** START Information shown **

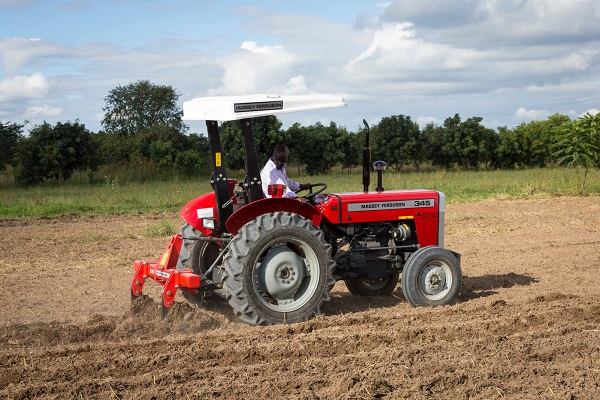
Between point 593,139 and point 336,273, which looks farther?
point 593,139

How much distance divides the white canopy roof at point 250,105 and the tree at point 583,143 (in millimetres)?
15435

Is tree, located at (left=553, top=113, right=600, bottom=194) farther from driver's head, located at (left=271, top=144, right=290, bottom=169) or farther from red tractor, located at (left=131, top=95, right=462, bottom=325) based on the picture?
driver's head, located at (left=271, top=144, right=290, bottom=169)

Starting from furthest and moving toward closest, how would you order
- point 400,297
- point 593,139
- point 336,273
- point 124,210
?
point 593,139
point 124,210
point 400,297
point 336,273

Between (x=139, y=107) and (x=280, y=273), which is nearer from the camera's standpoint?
(x=280, y=273)

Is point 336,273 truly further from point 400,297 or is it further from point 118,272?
point 118,272

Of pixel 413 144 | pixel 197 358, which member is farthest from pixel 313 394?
pixel 413 144

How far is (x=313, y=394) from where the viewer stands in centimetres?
456

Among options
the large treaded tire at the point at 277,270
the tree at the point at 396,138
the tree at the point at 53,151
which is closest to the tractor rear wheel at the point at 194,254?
the large treaded tire at the point at 277,270

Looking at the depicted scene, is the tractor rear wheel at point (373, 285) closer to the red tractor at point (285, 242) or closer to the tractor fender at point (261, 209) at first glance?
the red tractor at point (285, 242)

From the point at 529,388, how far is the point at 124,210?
1378 centimetres

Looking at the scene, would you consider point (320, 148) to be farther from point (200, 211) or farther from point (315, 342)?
point (315, 342)

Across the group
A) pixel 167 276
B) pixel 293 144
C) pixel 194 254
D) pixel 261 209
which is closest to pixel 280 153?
pixel 261 209

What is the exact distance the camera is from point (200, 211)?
22.0 ft

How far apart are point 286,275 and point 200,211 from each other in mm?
1049
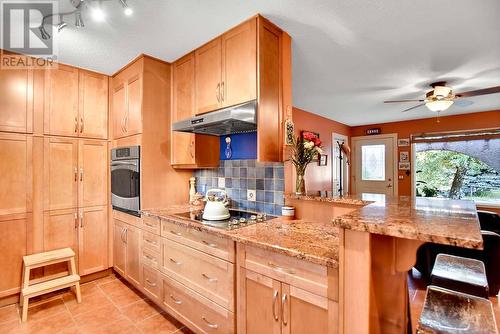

** END Information shown **

**Work to complete:**
Return every line in the data above that contains the string "centimetres". Letter case matters.

**Complete answer:**
How far is (x=313, y=394) from where the viewer stands in centimetres?
1378 centimetres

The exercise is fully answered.